Photonic generation of ultra-wide-band doublet pulse through monolithic integration of tapered directional coupler and quantum well waveguide
Author(s) -
Yu-zheng Kuo,
Junyi Wu,
Tsong-Ho Wu,
YiJen Chiu
Publication year - 2012
Publication title -
optics express
Language(s) - English
Resource type - Journals
SCImago Journal Rank - 1.394
H-Index - 271
ISSN - 1094-4087
DOI - 10.1364/oe.20.024873
Subject(s) - optics , photonics , waveguide , optoelectronics , materials science , bandwidth (computing) , photonic integrated circuit , power dividers and directional couplers , pulse (music) , physics , telecommunications , detector , computer science
We proposed and demonstrated a novel scheme of photonic ultra-wide-band (UWB) doublet pulse based on monolithic integration of tapered optical-direction coupler (TODC) and multiple-quantum-well (MQW) waveguide. TODC is formed by a top tapered MQW waveguide vertically integrating with an underneath passive waveguide.
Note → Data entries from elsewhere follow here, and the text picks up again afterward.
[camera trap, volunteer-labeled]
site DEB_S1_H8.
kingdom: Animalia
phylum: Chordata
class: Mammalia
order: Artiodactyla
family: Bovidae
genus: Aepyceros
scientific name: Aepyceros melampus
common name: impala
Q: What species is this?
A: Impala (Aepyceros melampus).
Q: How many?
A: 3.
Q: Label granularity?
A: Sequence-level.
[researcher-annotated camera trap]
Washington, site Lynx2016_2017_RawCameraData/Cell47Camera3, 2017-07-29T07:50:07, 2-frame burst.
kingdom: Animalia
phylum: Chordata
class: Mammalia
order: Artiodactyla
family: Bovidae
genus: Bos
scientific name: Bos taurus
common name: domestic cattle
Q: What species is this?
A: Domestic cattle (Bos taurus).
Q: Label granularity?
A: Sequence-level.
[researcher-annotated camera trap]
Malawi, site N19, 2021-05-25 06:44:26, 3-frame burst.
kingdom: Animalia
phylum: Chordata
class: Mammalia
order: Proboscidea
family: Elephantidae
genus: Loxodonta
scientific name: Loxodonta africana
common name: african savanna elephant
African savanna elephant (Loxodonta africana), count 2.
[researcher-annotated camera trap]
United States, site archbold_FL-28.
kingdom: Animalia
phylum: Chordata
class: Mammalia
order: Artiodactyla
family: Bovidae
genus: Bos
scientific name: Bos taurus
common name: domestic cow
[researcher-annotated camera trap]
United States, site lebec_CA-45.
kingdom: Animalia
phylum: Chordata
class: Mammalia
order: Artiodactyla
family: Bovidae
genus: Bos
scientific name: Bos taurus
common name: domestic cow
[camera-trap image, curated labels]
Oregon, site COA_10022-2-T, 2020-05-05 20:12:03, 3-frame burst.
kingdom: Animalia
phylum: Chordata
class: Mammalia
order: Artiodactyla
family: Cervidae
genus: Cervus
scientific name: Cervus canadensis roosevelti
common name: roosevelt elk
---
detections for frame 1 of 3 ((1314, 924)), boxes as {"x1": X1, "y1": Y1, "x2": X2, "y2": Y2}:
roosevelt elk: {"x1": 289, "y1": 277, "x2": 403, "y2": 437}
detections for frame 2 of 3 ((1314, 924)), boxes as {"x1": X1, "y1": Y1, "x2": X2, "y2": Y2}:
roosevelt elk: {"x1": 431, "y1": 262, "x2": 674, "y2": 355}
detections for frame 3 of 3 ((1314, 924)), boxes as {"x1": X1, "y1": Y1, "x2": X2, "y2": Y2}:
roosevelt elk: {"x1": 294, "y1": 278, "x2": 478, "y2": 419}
Through simultaneous field-driven optical index- and absorption- change in MQW, the partial optical coupling in TODC can be used to get a valley-shaped of optical transmission against voltage. Therefore, doublet-enveloped optical pulse can be realized by high-speed and high-efficient conversion of input electrical pulse. By just adjusting bias through MQW, 1530 nm photonic UWB doublet optical pulse with 75-ps pulse width, below -41.3 dBm power, 125% fractional bandwidth, and 7.5 GHz of -10 dB bandwidth has been demonstrated, fitted into FCC requirement (3.1 GHz~10.6 GHz). Doublet-pulse data transmission generated in optical fiber is also performed for further characterization, exhibiting a successful 1.25 Gb/s error-free transmission. It suggests such optoelectronic integration template can be applied for photonic UWB generation in fiber-based communications.